Portzline’s best tip for identifying those individuals is to focus on how they interview as much as what they say. If the candidate doesn’t communicate with you well in the interview, chances are they won’t on the job, either. Is the candidate curious about you and your routine? Does he or she ask questions? Does he or she seem to have all the answers? I recently had a candidate explain to me that just by seeing my arms crossed he could infer that I was losing body heat, getting cold and would likely need to leave soon. He was right that I was ready to go, but it had nothing to do with being cold. My arms were crossed out of frustration over wasting time with someone who clearly had no idea what he was talking about. I could picture him lecturing me about how the way I’ve done my routine for 14 years just didn’t work, and I wanted to vomit. “Know-it-alls are almost always bad,” says Wilson. “Your overall chances of getting better care improve greatly with people who ask questions because they are willing to learn about you and what you need to make your life better.”
Small focuses on candidates’ body language during interviews and scopes out their hygiene. Long fingernails are a definite no-no. He works to be as explicit as possible in describing the job and what it entails. If someone cringes when you say “bowel,” you can guess how they’ll respond when it comes time for a bowel program. “I had a guy argue with me over the pay rate in relation to helping me go to the bathroom,” Small recalls. “He goes, ‘You want me to wipe your ass for $7.25?’”
The End Reward
All of these bad experiences pale in comparison to the countless tales of good attendants and caregivers who have made a positive impact. Last year, Small’s attendants stayed with him 24 hours a day during an extended hospitalization, helping and ensuring the staff didn’t screw up his routine. “If they hadn’t been there, I’d be dead,” he says. “The hospital would have killed me.”

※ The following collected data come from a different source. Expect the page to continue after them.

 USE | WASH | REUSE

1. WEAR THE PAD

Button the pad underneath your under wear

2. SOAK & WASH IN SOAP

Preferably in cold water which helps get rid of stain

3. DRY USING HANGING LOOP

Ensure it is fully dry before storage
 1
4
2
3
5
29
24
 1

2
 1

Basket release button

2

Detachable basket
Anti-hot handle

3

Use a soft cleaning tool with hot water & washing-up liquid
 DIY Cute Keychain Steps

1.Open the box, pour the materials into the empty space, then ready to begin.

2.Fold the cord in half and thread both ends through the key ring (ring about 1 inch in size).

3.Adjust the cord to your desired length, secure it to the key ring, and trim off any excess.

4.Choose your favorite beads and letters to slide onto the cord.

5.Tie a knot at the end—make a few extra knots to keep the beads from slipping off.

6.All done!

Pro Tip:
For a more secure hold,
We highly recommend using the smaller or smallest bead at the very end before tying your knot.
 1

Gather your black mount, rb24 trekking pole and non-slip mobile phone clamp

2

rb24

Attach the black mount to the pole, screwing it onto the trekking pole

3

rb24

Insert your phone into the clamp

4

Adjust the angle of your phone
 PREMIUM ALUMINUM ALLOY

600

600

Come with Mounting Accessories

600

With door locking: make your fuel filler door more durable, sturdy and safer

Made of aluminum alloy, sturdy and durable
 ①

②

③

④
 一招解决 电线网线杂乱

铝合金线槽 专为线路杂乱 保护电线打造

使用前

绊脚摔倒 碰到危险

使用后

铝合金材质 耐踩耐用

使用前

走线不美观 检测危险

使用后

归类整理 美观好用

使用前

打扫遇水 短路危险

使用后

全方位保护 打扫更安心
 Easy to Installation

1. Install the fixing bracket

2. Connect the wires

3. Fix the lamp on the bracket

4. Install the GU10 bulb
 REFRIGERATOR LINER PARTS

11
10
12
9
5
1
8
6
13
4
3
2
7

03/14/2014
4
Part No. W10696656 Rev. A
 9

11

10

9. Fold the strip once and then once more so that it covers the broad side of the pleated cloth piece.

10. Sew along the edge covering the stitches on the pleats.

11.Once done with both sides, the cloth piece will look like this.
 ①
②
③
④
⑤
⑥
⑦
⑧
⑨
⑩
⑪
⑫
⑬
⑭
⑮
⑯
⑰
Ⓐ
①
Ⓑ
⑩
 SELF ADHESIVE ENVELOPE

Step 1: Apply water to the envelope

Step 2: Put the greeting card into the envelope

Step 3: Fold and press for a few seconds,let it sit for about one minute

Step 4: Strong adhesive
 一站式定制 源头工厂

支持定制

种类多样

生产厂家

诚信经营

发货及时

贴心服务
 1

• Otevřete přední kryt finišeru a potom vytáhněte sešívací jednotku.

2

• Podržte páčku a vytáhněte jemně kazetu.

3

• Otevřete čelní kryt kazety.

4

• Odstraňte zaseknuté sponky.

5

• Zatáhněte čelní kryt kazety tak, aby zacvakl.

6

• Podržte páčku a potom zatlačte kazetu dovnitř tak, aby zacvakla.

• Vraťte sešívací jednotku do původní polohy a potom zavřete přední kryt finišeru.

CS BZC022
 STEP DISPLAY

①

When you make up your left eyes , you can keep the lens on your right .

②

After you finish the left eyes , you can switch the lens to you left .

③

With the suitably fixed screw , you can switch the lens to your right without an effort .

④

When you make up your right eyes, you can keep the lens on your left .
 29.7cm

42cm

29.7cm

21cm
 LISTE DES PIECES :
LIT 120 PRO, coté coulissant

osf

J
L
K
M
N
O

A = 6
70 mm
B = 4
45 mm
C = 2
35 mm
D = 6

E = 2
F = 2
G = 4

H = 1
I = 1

Stories like that show why putting in the extra effort to try and find the best possible attendants is always a worthwhile investment. Thanks to the amazing people who have worked for me, I’ve traveled around the country, been exposed to countless cultures and learned enough about homemade tattoos, couponing, ferrets, Brazilian mixed drinks, boxing, dreadlocks and much more to compile my own encyclopedia of random caregiver knowledge.
All those memories, plus the passage of time, make the few “experiences” I’ve had with less-than-ideal attendants seem trivial.